### WHAT THIS TASK INVOLVES
Your copy should hold every record verbatim and none of the pictures.

### RECORDED DATA

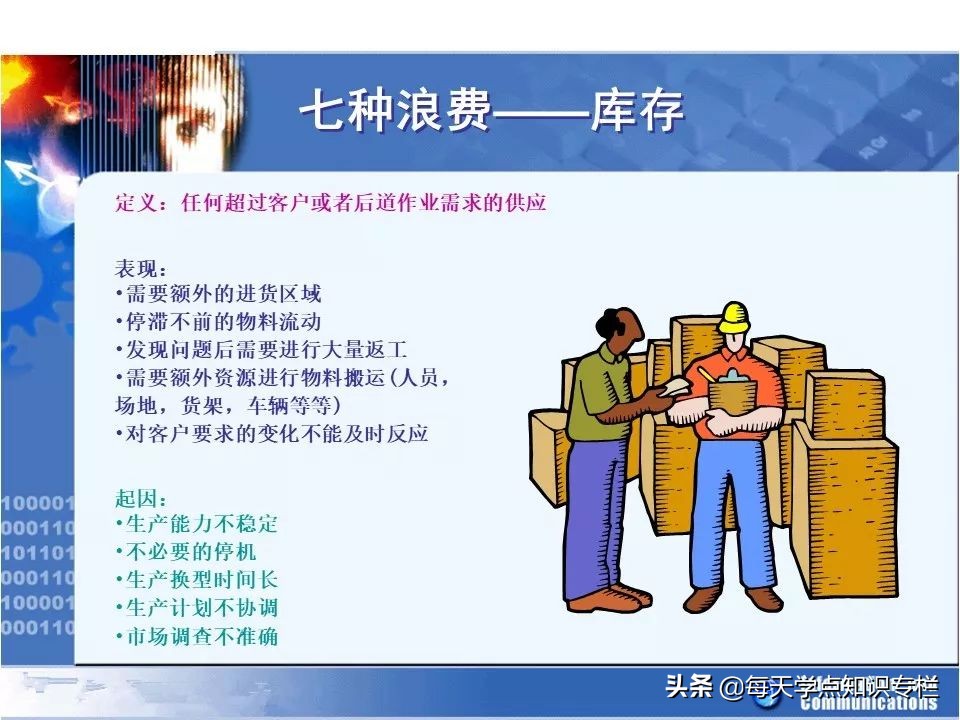 七种浪费——库存

定义：任何超过客户或者后道作业需求的供应

表现：
•需要额外的进货区域
•停滞不前的物料流动
•发现问题后需要进行大量返工
•需要额外资源进行物料搬运（人员，场地，货架，车辆等等）
•对客户要求的变化不能及时反应

起因：
•生产能力不稳定
•不必要的停机
•生产换型时间长
•生产计划不协调
•市场调查不准确

100001
000110
101101
000110
100001
000110

头条 @每天学点知识专栏
Communications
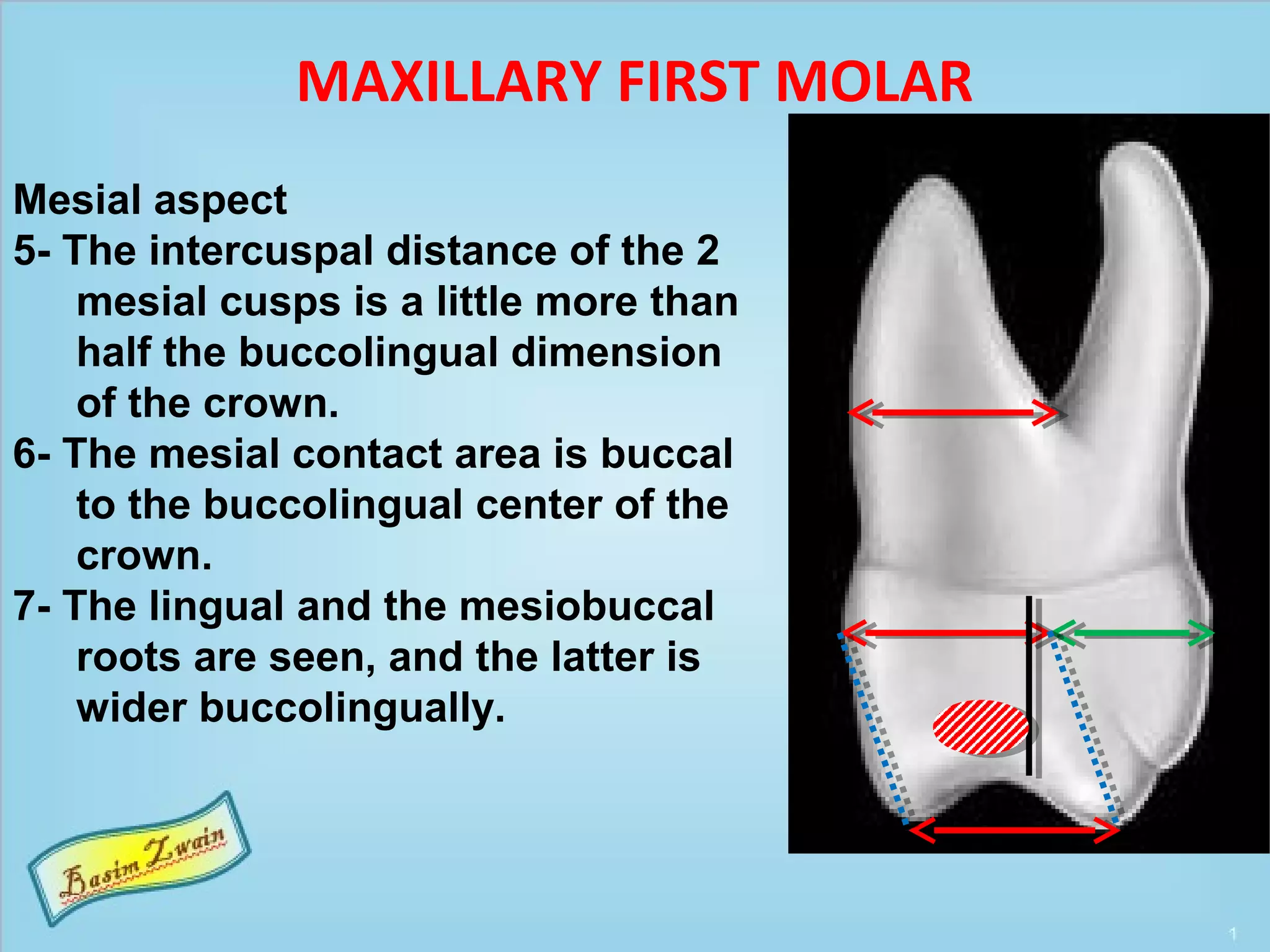 MAXILLARY FIRST MOLAR

Mesial aspect
5- The intercuspal distance of the 2 mesial cusps is a little more than half the buccolingual dimension of the crown.
6- The mesial contact area is buccal to the buccolingual center of the crown.
7- The lingual and the mesiobuccal roots are seen, and the latter is wider buccolingually.

Basim Zwain

1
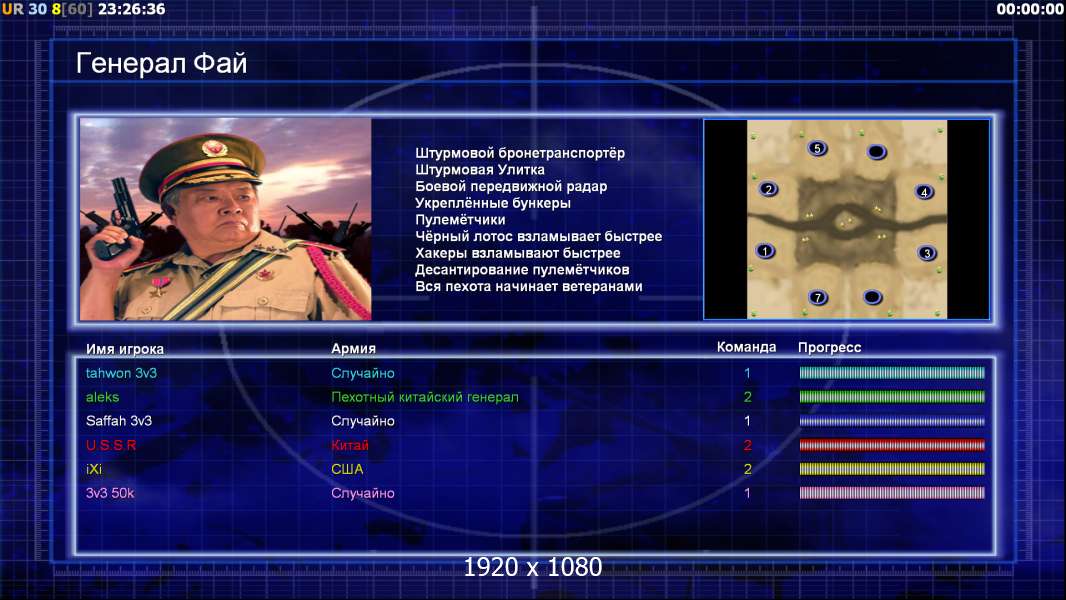 UR 30 8[60] 23:26:36

00:00:00

Генерал Фай

Штурмовой бронетранспортёр
Штурмовая Улитка
Боевой передвижной радар
Укреплённые бункеры
Пулемётчики
Чёрный лотос взламывает быстрее
Хакеры взламывают быстрее
Десантирование пулемётчиков
Вся пехота начинает ветеранами

5
2
4
1
3
7

| Имя игрока | Армия | Команда | Прогресс |
|---|---|---|---|
| tahwon 3v3 | Случайно | 1 | |
| aleks | Пехотный китайский генерал | 2 | |
| Saffah 3v3 | Случайно | 1 | |
| U.S.S.R | Китай | 2 | |
| iXi | США | 2 | |
| 3v3 50k | Случайно | 1 | |

1920 x 1080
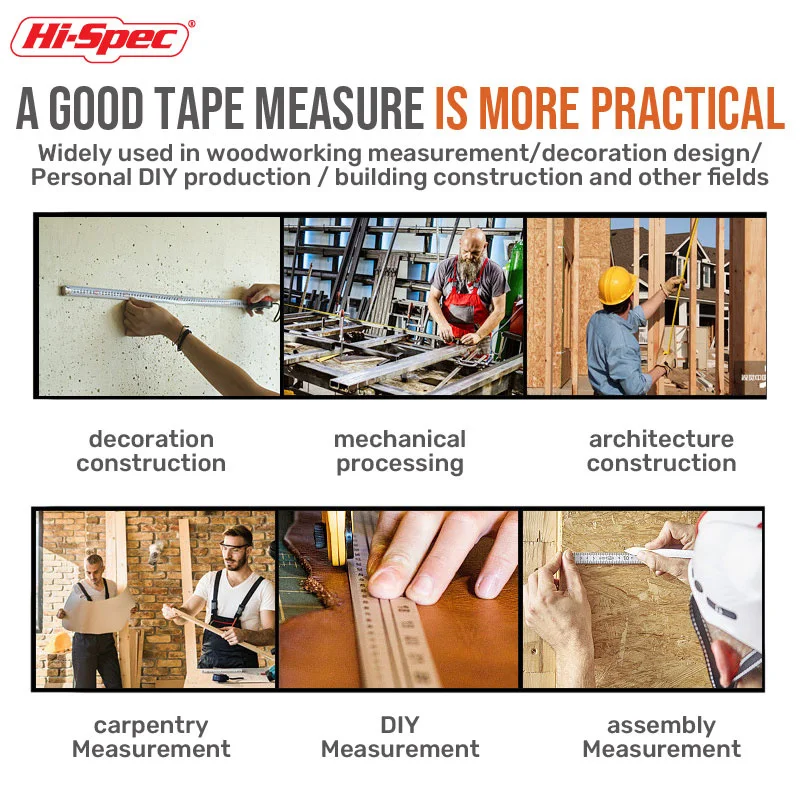 Hi-Spec®

A GOOD TAPE MEASURE IS MORE PRACTICAL

Widely used in woodworking measurement/decoration design/ Personal DIY production / building construction and other fields

decoration construction

mechanical processing

architecture construction

carpentry Measurement

DIY Measurement

assembly Measurement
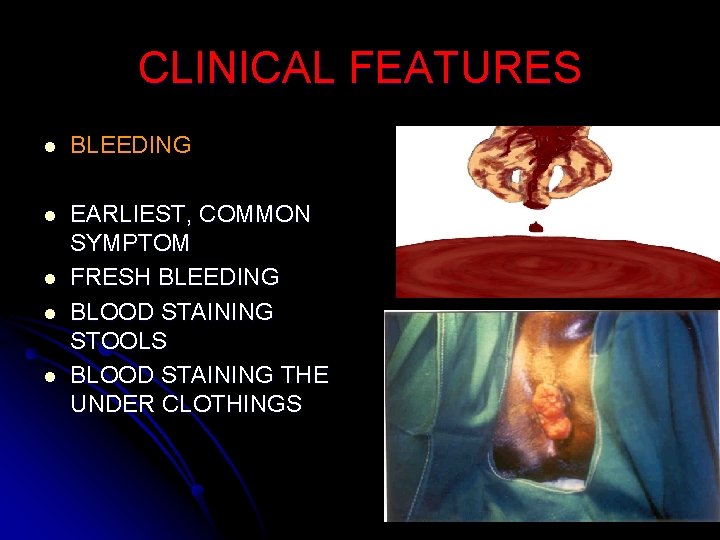 CLINICAL FEATURES

- BLEEDING

- EARLIEST, COMMON SYMPTOM
- FRESH BLEEDING
- BLOOD STAINING STOOLS
- BLOOD STAINING THE UNDER CLOTHINGS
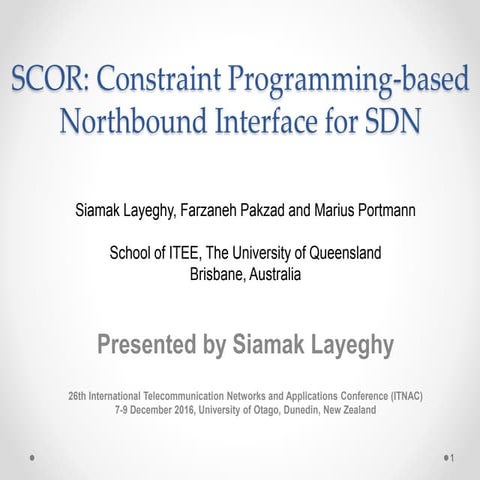 SCOR: Constraint Programming-based Northbound Interface for SDN

Siamak Layeghy, Farzaneh Pakzad and Marius Portmann

School of ITEE, The University of Queensland
Brisbane, Australia

Presented by Siamak Layeghy

26th International Telecommunication Networks and Applications Conference (ITNAC)
7-9 December 2016, University of Otago, Dunedin, New Zealand

1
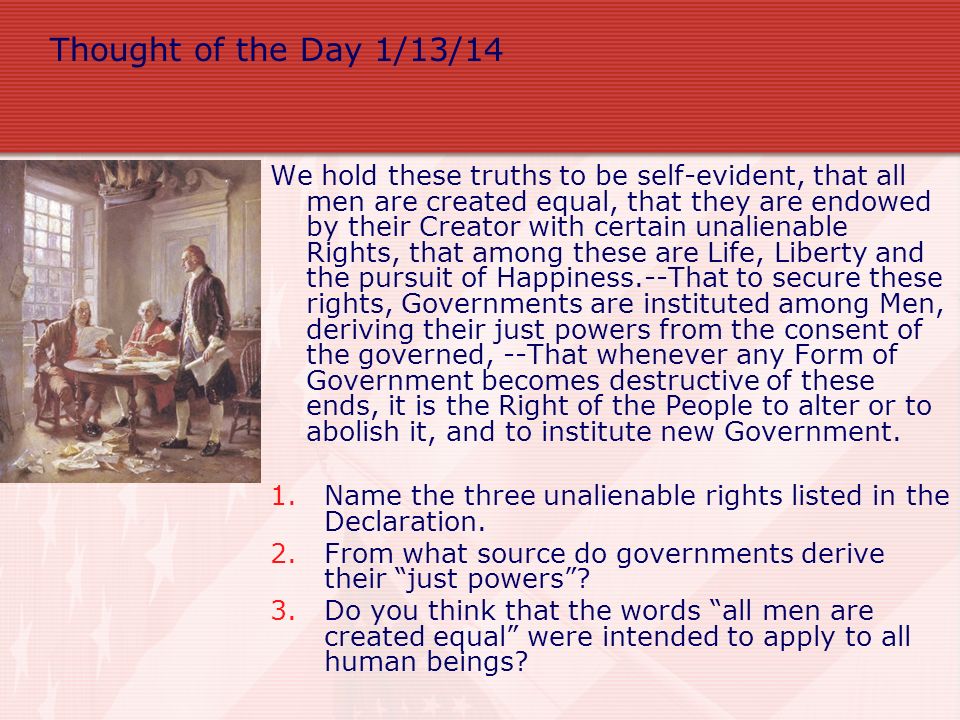 Thought of the Day 1/13/14

We hold these truths to be self-evident, that all men are created equal, that they are endowed by their Creator with certain unalienable Rights, that among these are Life, Liberty and the pursuit of Happiness.--That to secure these rights, Governments are instituted among Men, deriving their just powers from the consent of the governed, --That whenever any Form of Government becomes destructive of these ends, it is the Right of the People to alter or to abolish it, and to institute new Government.

1. Name the three unalienable rights listed in the Declaration.
2. From what source do governments derive their “just powers”?
3. Do you think that the words “all men are created equal” were intended to apply to all human beings?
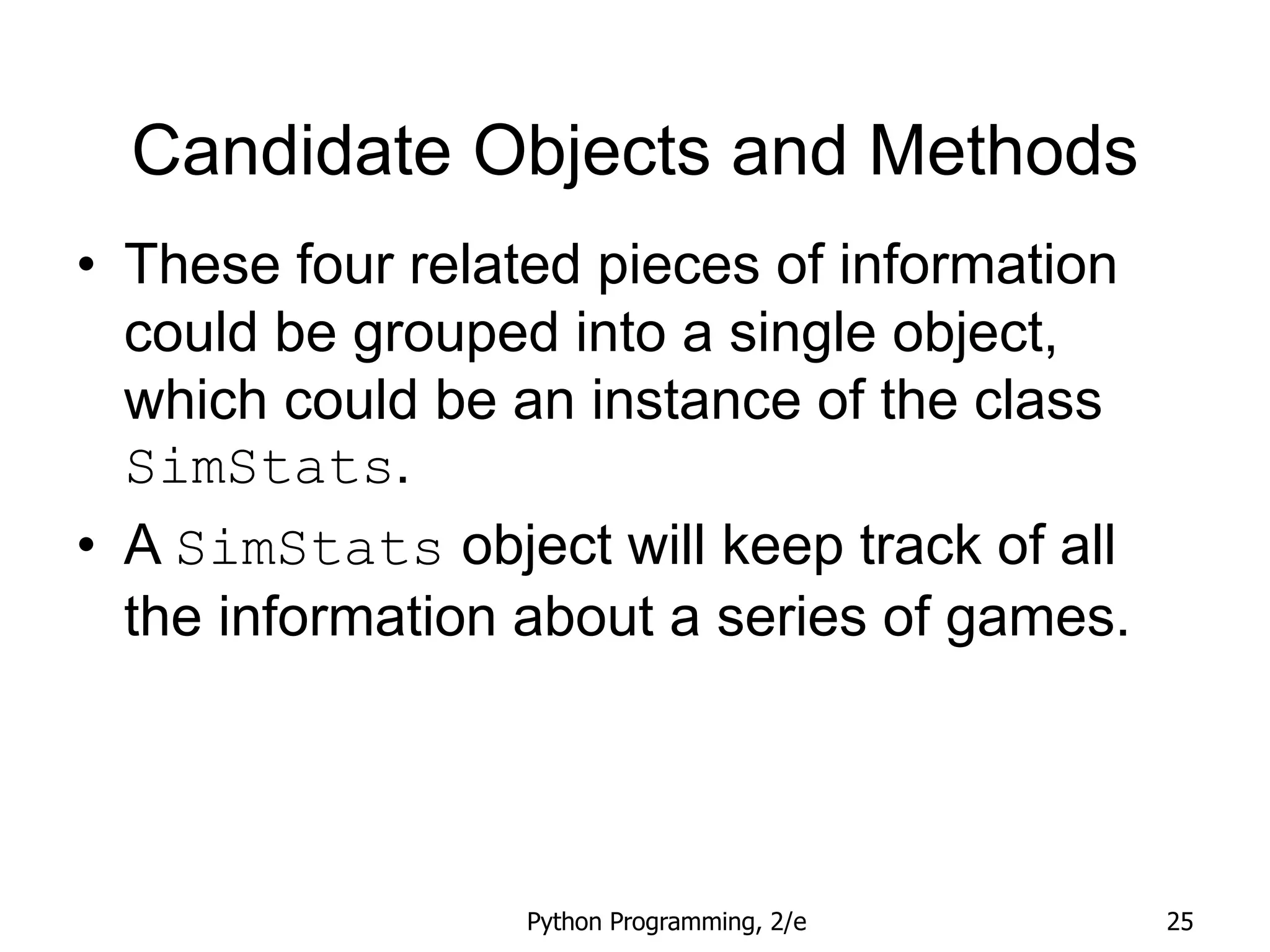 Candidate Objects and Methods

• These four related pieces of information could be grouped into a single object, which could be an instance of the class SimStats.

• A SimStats object will keep track of all the information about a series of games.

Python Programming, 2/e

25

### PROBLEM SOLUTION
 七种浪费——库存

定义：任何超过客户或者后道作业需求的供应

表现：
•需要额外的进货区域
•停滞不前的物料流动
•发现问题后需要进行大量返工
•需要额外资源进行物料搬运（人员，场地，货架，车辆等等）
•对客户要求的变化不能及时反应

起因：
•生产能力不稳定
•不必要的停机
•生产换型时间长
•生产计划不协调
•市场调查不准确

100001
000110
101101
000110
100001
000110

头条 @每天学点知识专栏
Communications
 MAXILLARY FIRST MOLAR

Mesial aspect
5- The intercuspal distance of the 2 mesial cusps is a little more than half the buccolingual dimension of the crown.
6- The mesial contact area is buccal to the buccolingual center of the crown.
7- The lingual and the mesiobuccal roots are seen, and the latter is wider buccolingually.

Basim Zwain

1
 UR 30 8[60] 23:26:36

00:00:00

Генерал Фай

Штурмовой бронетранспортёр
Штурмовая Улитка
Боевой передвижной радар
Укреплённые бункеры
Пулемётчики
Чёрный лотос взламывает быстрее
Хакеры взламывают быстрее
Десантирование пулемётчиков
Вся пехота начинает ветеранами

5
2
4
1
3
7

| Имя игрока | Армия | Команда | Прогресс |
|---|---|---|---|
| tahwon 3v3 | Случайно | 1 | |
| aleks | Пехотный китайский генерал | 2 | |
| Saffah 3v3 | Случайно | 1 | |
| U.S.S.R | Китай | 2 | |
| iXi | США | 2 | |
| 3v3 50k | Случайно | 1 | |

1920 x 1080
 Hi-Spec®

A GOOD TAPE MEASURE IS MORE PRACTICAL

Widely used in woodworking measurement/decoration design/ Personal DIY production / building construction and other fields

decoration construction

mechanical processing

architecture construction

carpentry Measurement

DIY Measurement

assembly Measurement
 CLINICAL FEATURES

- BLEEDING

- EARLIEST, COMMON SYMPTOM
- FRESH BLEEDING
- BLOOD STAINING STOOLS
- BLOOD STAINING THE UNDER CLOTHINGS
 SCOR: Constraint Programming-based Northbound Interface for SDN

Siamak Layeghy, Farzaneh Pakzad and Marius Portmann

School of ITEE, The University of Queensland
Brisbane, Australia

Presented by Siamak Layeghy

26th International Telecommunication Networks and Applications Conference (ITNAC)
7-9 December 2016, University of Otago, Dunedin, New Zealand

1
 Thought of the Day 1/13/14

We hold these truths to be self-evident, that all men are created equal, that they are endowed by their Creator with certain unalienable Rights, that among these are Life, Liberty and the pursuit of Happiness.--That to secure these rights, Governments are instituted among Men, deriving their just powers from the consent of the governed, --That whenever any Form of Government becomes destructive of these ends, it is the Right of the People to alter or to abolish it, and to institute new Government.

1. Name the three unalienable rights listed in the Declaration.
2. From what source do governments derive their “just powers”?
3. Do you think that the words “all men are created equal” were intended to apply to all human beings?
 Candidate Objects and Methods

• These four related pieces of information could be grouped into a single object, which could be an instance of the class SimStats.

• A SimStats object will keep track of all the information about a series of games.

Python Programming, 2/e

25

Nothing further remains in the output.